Where are the high-income jobs?
Published: Fri, 13 Jul 2012
On the surface, the RM571,000 CIPE of the ETP projects last year is above the average RM554,000 achieved by the Malaysian Industrial Development Authority (MIDA) in the last five years of business-as-usual (BAU).
However, the ETP total includes the MRT and RAPID mega-projects. Stripping these out, the CIPE of the remaining ETP projects is a mere RM305,000 – well below what MIDA has been achieving.
Pemandu may say the headline comparisons are unfair as the ETP includes projects that may not be as capital intensive. But then, even in the E&E sector, we find that the ETP projects brought in a mere RM429,000 CIPE last year.
MIDA delivered more than that in four out of the previous five years, the 2009 crisis year excluded.

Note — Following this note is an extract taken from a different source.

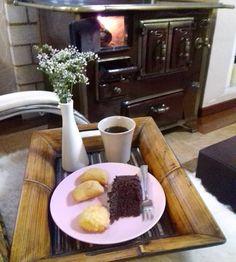 """176 curtidas, 17 comentários - Coisas de casa e da vida. (@marli.hauser) no Instagram: """"Delícias do inverno! Bom final de domingo! . #cafezinho #cafe #cafedatarde #coffee #coffelove…"""""""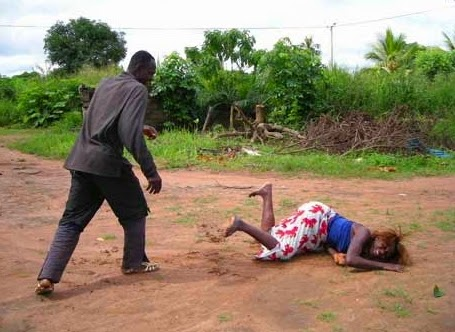 Polygamous Police Officer Beats Up Second Wife For Refusing To Visit First Wife-iHarare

Notice that Pemandu’s communication focuses on investment numbers and projects. There is hardly any mention of the types of jobs created. That could be because most of the jobs are low-skilled. The bottom 36% of ETP jobs will pay just RM1,122 per month in today’s terms.
Socio-economic impact - the ETP is for the elites
This week, in our series critiquing Pemandu and the Economic Transformation Program (ETP) 2011 Annual Report, we tackle the Socio-economic impact of the ETP. We had earlier highlighted that:
The ETP will take us further away from sustainable high-income status. Workers’ share of national income under the ETP will be just 21% compared to 28% currently. The share that goes to corporations will be 74%, much higher than the current 67%;
The ETP will perpetuate income inequality. Of the small 21% share of ETP national income going to workers, the top 15% of wage earners will take 40% of all wages. The bottom 36% will have to make do with just 12% of total wages;
A significant number of ETP jobs pay poorly. The average wage of the bottom 36% of ETP jobs is just RM1,122 per month in today’s terms.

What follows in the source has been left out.